[Start of section]
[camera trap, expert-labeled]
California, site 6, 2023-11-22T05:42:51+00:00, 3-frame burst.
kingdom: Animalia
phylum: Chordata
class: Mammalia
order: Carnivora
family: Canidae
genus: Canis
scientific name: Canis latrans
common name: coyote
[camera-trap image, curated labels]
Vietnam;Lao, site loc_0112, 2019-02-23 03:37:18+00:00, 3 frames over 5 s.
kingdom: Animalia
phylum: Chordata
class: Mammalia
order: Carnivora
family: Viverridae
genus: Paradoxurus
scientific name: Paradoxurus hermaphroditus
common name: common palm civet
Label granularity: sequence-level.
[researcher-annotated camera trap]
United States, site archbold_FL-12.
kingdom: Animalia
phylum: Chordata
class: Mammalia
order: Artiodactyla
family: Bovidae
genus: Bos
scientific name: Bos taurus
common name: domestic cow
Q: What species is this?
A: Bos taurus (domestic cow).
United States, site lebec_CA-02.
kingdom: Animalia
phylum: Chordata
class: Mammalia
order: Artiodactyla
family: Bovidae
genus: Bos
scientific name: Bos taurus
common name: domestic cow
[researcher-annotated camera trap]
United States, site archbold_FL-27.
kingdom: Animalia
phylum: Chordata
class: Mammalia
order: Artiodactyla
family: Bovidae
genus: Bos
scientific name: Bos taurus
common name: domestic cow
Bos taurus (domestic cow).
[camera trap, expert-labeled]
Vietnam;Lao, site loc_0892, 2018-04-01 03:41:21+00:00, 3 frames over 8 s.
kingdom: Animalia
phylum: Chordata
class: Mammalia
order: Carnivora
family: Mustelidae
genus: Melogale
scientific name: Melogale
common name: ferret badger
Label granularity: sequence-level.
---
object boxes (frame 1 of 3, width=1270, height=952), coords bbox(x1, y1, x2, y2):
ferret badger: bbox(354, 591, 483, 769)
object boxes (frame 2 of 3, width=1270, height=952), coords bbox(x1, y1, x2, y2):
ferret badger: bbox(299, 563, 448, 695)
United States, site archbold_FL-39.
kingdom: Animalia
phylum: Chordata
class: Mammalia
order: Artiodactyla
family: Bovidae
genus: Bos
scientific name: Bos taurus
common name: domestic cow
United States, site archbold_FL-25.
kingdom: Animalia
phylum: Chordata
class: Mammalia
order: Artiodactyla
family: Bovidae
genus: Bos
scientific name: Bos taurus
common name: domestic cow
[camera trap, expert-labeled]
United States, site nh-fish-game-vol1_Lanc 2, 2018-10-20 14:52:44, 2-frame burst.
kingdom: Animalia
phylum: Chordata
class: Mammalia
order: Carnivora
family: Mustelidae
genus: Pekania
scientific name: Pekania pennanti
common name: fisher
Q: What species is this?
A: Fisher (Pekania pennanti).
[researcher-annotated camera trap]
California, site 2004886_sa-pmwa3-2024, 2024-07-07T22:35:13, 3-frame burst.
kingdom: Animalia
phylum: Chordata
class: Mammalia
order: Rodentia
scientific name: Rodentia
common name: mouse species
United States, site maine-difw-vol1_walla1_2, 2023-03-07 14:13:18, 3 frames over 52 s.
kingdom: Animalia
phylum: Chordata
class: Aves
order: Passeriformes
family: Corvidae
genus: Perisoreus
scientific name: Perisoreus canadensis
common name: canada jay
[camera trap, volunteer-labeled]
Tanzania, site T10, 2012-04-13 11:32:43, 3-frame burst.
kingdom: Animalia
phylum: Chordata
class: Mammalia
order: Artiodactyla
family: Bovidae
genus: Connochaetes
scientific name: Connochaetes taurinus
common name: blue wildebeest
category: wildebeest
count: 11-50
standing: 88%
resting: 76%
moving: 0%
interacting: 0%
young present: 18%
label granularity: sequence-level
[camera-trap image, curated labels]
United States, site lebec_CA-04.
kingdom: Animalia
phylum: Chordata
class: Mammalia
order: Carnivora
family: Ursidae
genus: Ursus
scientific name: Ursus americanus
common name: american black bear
[End of section]
Determine how many lines of the data above contain the string "burst", and answer with the number only.

4